I did not want to leave her there. Did not want to go without her.

“I’d like to watch someone who actually knows what they’re doing before I give it a shot,” she said. She gave my arm a small pat, then let it go.

If that was what she would like, then I would give it to her.

I stepped onto the ice. And for a vastly disorienting moment, it was as if I’d stepped into my own past. So strange how cycles and cycles later, an entire world away, and the cold, clear cut of a skate on ice could feel just the same. My muscles responded at once, fuelled by memory.

It was easy. So easy that my breath shot out of me on a great, happily surprised gust. I started off slowly, getting used to the new skates on the surface of the pond.
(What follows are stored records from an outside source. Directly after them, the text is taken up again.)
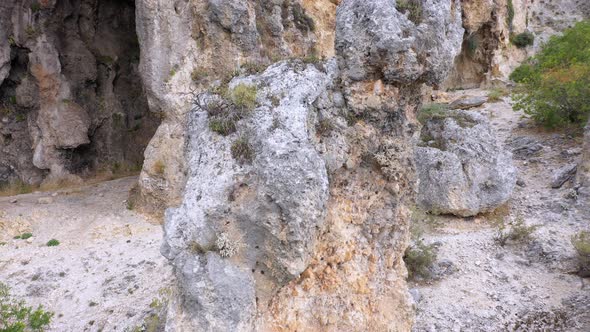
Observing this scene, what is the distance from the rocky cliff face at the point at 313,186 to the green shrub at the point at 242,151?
13mm

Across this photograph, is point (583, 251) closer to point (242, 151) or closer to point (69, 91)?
point (242, 151)

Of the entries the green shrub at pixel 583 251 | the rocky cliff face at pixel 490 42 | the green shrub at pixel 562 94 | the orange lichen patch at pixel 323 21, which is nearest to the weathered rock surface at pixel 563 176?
the green shrub at pixel 562 94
I also noticed, after a few strides, that it felt different to skate with only one hand. Plus I was overall larger, heavier, stronger than I’d been as a boy. But my body adjusted quickly, and soon enough I was moving with comfortable competence, speeding up, slowing down, stopping with ice spraying like a frothy wave from the sides of the blades.

“Oh dear. Ah!”

I spun at once at the sound of Shiloh’s voice. She’d stepped out onto the ice and appeared to have immediately frozen, frightened by how slippery it was. She teetered, her arms outstretched, her knees locked tight.

Her eyes had panic in them. And they sought out me and me alone. Even though the others were closer.

I shot across the pond to her, catching her around the waist first with my tail, then with my arms when I fully reached her.

“You made it look so easy,” she said between shaky laughs. Her face was at my chest. Her warm, misting breath skimmed my skin.

I held her like that. For a moment. Probably for too long. I just could not quite seem to make my arms let go.

It was the sound of the other two venturing onto the ice that finally distracted me enough to pull away from the embrace. I’d almost entirely forgotten Xennet and Dorn were here.

“Blast,” Dorn growled, his thick legs straining to maintain his balance on the ice. “Blast it all, Rivven. It’s slipperier than a water ardu’s belly out here!”

“Do not try to walk!” Xennet advised brightly. “We must do as Rivven does. And glide along!” He demonstrated this, doing a reasonably good job of sliding across the ice in his boots.

Dorn attempted to do the same, but ended up sort of shuffling along instead, his face screwed up with concentration.It wasn’t anything close to skating, but it was good enough to keep him from falling for now, and I turned my attention back to Shiloh.